▶ [Provided material]
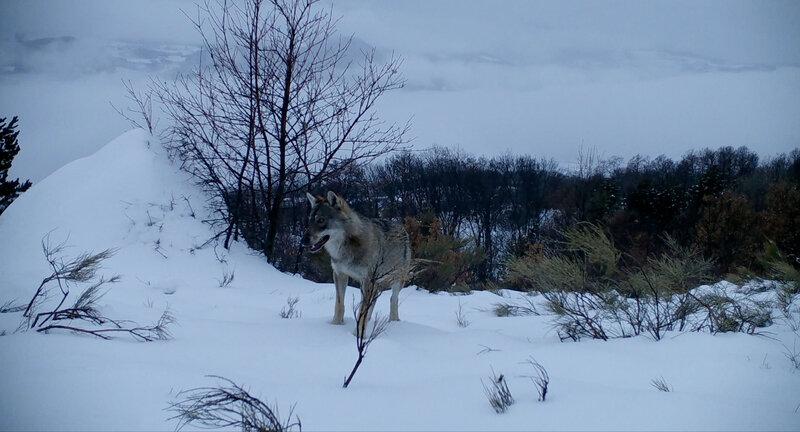 Visuel-Marche-avec-les-loups-4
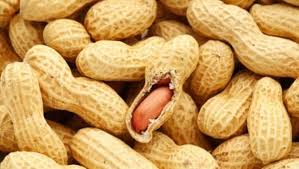 #8 Nutrition and Health benefits of Peanuts or groundnuts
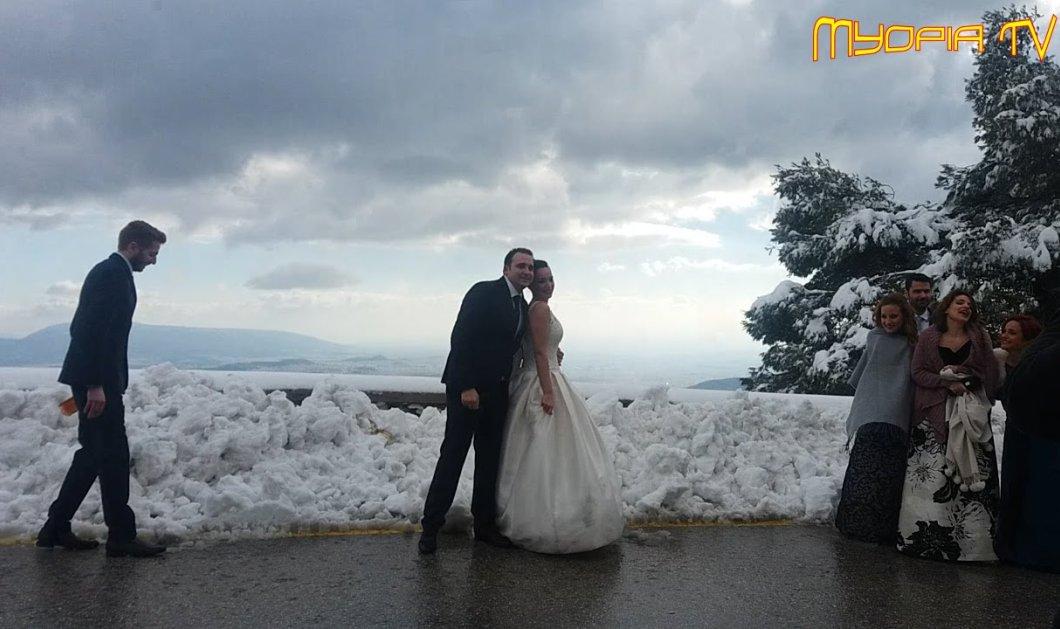 Πόζαραν για τη γαμήλια φωτογράφηση τους στην χιονισμένη Πάρνηθα - Με λασπωμένο νυφικό και παρέα με ελάφια (Βίντεο) - Κυρίως Φωτογραφία - Gallery - Video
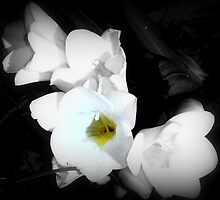 Ophelia by Sian Houle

▶ [The task]
The expected output is the whole listing, word for word, minus its pictures.

▶ [Your response]
 Visuel-Marche-avec-les-loups-4
 #8 Nutrition and Health benefits of Peanuts or groundnuts
 Πόζαραν για τη γαμήλια φωτογράφηση τους στην χιονισμένη Πάρνηθα - Με λασπωμένο νυφικό και παρέα με ελάφια (Βίντεο) - Κυρίως Φωτογραφία - Gallery - Video
 Ophelia by Sian Houle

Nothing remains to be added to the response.